CDS 202. Geometry of Nonlinear Systems. 9 units (3-0-6); second term. Prerequisites: CDS 201 or AM 125 a. Basic differential geometry, oriented toward applications in control and dynamical systems. Topics include smooth manifolds and mappings, tangent and normal bundles. Vector fields and flows. Distributions and Frobeniuss theorem. Matrix Lie groups and Lie algebras. Exterior differential forms, Stokes theorem.

Course Schedule

Week Lec 1 Lec 2 Topic Reading Homework
1 N/A 8 Jan Course introduction None None
2 13 Jan 15 Jan Point set topology MTA Ch 1 HW #1 (solns)
3 20 Jan 22 Jan Inverse fcn thm, immersions, submersions MTA Ch 2 HW #2 (solns)
4 27 Jan 29 Jan Manifolds, mappings, tangent space MTA Ch 3 HW #3 (solns)
5 3 Feb 5 Feb Tangent bundle, vector fields MTA Ch 4 HW #4 (solns)
6 10 Feb 12 Feb Distributions, Frobenius theorem MTA Ch 4 HW #5 (solns)
7 17 Feb 19 Feb Lie groups and Lie algebras MTA Ch 5 HW #6 (solns)
8 24 Feb 26 Feb Tensor fields MTA Ch 6 HW #7 (solns)
9 3 Mar 5 Mar Differential forms MTA Ch 7 HW #8 (solns)
10 10 Mar 12 Mar Integration on manifolds MTA Ch 8 None

Course Text

The primary course text is the third edition of Manifolds, Tensor Analysis, and Applications:

  • Marsden, Ratiu and Abraham, Manifolds, Tensor Analysis, and Applications (if you are registered for the course, send e-mail to Richard Murray [murray@cds] for the password).

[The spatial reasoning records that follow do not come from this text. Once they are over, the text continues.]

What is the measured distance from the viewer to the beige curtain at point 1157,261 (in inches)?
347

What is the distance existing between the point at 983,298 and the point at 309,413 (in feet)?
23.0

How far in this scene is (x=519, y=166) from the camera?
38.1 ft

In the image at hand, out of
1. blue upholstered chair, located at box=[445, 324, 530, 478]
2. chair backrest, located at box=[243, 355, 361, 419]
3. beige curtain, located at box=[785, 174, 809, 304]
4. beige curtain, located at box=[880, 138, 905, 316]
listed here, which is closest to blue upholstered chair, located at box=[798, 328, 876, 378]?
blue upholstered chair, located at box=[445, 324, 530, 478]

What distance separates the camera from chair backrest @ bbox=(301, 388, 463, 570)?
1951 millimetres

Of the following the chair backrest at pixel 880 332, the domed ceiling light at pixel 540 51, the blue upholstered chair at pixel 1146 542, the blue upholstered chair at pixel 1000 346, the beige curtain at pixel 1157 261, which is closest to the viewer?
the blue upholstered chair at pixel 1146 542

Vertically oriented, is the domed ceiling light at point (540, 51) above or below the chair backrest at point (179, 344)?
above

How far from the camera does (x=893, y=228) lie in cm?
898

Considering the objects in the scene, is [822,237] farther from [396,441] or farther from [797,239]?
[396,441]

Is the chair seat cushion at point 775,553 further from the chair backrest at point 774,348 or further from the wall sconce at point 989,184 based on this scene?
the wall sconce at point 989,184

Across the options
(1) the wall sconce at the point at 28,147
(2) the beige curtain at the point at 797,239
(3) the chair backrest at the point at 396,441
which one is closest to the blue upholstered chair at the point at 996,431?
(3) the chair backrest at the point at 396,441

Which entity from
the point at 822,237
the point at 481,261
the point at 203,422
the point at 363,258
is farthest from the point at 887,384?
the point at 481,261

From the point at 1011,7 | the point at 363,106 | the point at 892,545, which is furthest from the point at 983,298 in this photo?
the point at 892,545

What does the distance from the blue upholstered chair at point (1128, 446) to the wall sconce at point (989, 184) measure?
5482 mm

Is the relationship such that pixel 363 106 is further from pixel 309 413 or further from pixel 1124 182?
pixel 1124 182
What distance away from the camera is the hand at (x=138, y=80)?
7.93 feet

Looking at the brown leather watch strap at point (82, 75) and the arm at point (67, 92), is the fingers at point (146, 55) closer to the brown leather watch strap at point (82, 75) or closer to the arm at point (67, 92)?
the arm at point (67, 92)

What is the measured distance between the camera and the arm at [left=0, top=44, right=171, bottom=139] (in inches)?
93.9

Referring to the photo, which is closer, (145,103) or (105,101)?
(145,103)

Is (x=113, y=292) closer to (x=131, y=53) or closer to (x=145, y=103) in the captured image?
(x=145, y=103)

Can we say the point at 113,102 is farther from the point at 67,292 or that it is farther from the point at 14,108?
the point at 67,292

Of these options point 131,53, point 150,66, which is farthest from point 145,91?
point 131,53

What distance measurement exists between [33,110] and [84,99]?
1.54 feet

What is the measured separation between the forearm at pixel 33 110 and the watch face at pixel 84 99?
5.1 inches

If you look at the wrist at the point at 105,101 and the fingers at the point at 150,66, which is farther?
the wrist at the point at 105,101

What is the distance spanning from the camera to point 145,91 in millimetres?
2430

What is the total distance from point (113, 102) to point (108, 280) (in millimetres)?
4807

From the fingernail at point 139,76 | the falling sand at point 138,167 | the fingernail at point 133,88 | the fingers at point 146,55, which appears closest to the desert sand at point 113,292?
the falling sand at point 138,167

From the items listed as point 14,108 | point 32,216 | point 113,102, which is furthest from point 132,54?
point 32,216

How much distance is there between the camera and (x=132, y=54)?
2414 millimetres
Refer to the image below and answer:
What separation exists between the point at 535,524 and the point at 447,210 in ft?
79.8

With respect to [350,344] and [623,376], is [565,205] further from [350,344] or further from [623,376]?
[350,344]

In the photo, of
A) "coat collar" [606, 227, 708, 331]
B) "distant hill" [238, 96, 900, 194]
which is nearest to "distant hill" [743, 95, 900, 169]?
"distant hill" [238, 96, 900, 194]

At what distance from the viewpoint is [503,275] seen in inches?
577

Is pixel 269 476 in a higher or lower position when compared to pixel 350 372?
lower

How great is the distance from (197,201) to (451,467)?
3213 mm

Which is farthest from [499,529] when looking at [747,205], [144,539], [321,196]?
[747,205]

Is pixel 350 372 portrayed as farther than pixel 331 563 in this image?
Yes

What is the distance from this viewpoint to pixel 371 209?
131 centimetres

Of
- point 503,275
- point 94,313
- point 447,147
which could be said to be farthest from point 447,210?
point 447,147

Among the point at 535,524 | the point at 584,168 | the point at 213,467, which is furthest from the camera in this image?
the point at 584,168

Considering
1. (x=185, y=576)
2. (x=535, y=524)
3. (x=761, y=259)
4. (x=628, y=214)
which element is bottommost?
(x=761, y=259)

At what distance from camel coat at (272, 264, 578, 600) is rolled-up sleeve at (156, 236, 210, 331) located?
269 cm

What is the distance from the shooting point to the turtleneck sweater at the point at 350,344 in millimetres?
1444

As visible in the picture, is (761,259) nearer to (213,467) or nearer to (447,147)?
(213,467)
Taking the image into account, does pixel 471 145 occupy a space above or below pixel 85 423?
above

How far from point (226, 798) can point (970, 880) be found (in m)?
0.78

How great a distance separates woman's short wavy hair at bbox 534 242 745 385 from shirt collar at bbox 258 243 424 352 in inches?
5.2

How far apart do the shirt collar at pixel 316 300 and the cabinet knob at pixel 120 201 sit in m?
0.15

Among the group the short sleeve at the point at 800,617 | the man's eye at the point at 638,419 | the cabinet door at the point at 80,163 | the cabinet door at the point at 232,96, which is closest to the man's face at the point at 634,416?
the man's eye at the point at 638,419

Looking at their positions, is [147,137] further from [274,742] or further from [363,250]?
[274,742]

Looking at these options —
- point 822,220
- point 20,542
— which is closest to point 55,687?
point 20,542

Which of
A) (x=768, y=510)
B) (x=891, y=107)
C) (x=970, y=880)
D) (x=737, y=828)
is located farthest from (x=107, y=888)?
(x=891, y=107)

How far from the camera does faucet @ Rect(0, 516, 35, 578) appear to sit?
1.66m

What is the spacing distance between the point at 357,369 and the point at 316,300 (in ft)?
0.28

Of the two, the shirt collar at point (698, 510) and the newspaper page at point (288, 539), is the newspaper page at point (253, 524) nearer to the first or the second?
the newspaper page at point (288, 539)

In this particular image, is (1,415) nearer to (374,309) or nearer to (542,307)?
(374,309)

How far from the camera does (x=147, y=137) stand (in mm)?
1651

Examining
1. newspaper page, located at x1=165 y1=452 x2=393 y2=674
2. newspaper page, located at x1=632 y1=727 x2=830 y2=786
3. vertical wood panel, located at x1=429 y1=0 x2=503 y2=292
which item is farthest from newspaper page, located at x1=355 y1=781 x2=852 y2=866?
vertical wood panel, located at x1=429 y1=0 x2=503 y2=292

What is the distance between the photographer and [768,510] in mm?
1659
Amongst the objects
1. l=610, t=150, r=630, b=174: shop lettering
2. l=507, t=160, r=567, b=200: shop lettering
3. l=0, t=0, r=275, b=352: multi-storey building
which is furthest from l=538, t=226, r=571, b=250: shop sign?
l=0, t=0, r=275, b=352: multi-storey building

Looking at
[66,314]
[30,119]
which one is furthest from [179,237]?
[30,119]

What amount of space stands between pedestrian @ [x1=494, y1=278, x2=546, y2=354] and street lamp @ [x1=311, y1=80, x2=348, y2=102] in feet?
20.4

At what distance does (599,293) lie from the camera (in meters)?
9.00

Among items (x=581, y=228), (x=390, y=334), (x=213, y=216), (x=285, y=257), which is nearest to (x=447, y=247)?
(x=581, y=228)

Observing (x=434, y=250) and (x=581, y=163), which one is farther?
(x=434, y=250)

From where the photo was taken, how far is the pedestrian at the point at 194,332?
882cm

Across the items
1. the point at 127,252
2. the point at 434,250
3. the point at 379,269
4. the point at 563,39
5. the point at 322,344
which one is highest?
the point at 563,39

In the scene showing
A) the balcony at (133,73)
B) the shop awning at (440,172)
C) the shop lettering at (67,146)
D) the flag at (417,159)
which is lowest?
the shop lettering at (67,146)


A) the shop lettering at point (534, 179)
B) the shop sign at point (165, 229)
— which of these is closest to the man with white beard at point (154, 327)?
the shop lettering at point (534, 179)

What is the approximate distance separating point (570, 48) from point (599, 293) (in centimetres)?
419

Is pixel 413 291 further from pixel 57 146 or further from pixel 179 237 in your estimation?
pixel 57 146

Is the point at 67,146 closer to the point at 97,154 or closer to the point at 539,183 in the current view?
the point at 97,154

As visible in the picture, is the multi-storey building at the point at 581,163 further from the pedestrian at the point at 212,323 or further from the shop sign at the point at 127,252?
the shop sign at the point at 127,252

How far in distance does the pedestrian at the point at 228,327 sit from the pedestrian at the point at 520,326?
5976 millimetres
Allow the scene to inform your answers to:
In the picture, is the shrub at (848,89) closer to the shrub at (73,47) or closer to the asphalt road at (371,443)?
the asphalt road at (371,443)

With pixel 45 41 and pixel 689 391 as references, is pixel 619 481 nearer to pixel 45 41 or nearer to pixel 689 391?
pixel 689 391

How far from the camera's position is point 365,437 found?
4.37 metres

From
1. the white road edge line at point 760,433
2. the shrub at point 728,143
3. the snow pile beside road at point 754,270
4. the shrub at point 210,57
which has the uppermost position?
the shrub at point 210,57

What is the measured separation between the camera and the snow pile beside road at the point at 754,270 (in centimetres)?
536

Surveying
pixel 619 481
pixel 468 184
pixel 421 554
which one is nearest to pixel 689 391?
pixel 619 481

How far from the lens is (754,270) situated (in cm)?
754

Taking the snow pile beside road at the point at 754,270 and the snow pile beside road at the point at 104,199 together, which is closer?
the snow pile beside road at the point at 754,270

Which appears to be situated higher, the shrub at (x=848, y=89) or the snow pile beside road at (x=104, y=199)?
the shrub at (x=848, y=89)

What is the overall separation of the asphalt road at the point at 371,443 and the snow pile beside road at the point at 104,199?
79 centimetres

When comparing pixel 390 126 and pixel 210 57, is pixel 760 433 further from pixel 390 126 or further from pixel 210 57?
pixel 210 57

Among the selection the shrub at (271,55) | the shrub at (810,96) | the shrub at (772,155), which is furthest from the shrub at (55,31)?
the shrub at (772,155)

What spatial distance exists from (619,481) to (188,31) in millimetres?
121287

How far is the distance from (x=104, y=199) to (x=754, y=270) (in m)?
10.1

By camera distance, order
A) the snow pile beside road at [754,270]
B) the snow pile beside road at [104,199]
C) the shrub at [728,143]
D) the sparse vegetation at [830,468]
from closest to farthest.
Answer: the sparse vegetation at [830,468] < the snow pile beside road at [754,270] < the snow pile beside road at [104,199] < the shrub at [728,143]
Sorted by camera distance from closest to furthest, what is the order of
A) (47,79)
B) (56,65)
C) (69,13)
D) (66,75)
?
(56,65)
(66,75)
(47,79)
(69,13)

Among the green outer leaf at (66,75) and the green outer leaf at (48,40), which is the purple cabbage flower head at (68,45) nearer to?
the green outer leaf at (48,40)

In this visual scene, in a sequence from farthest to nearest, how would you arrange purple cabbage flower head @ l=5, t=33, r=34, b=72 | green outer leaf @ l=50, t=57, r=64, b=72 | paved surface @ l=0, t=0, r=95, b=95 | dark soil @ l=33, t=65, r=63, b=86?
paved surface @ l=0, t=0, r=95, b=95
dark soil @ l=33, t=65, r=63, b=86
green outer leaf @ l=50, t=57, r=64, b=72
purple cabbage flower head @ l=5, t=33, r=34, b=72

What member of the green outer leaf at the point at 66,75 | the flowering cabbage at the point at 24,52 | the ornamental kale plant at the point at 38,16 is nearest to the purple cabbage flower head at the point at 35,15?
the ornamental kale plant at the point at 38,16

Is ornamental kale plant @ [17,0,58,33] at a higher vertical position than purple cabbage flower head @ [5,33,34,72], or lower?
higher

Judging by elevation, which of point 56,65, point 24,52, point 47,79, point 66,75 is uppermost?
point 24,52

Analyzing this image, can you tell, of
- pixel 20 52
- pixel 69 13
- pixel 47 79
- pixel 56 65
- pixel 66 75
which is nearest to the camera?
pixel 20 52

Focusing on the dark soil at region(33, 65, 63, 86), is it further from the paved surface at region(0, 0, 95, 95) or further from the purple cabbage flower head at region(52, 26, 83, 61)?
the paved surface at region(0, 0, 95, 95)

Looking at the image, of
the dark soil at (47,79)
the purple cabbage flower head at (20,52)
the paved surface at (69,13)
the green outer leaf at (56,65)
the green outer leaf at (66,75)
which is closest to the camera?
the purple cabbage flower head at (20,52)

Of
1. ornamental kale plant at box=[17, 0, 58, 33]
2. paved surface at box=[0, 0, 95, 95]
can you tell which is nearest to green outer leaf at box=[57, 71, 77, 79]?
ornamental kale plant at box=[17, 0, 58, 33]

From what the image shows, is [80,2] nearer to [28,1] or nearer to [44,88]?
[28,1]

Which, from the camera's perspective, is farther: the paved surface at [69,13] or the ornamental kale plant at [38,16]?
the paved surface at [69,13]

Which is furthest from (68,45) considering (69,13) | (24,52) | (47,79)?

In addition, students may find the following textbooks useful:

  • Boothby, An Introduction to Differential Manifolds and Riemannian Geometry, Revised second edition, 2002.

Grading

The final grade will be based on homework and a final exam.

  • Homework: 75%
There will be 8 one-week problem sets, due in class. Late homework will not be accepted without prior permission from the instructor.
  • Final exam: 25%
The final will be handed out the last day of class and is due back at the end of finals week. Open book, time limit to be decided.

If your score on the final is higher than the weighted average of your homework and final, your final will be used to determine your course grade.

Collaboration Policy

Collaboration on homework assignments is encouraged. You may consult outside reference materials, other students, the TA, or the instructor. Use of solutions from previous years in the course is not allowed. All solutions that are handed should reflect your understanding of the subject matter at the time of writing.

No collaboration is allowed on the final exam.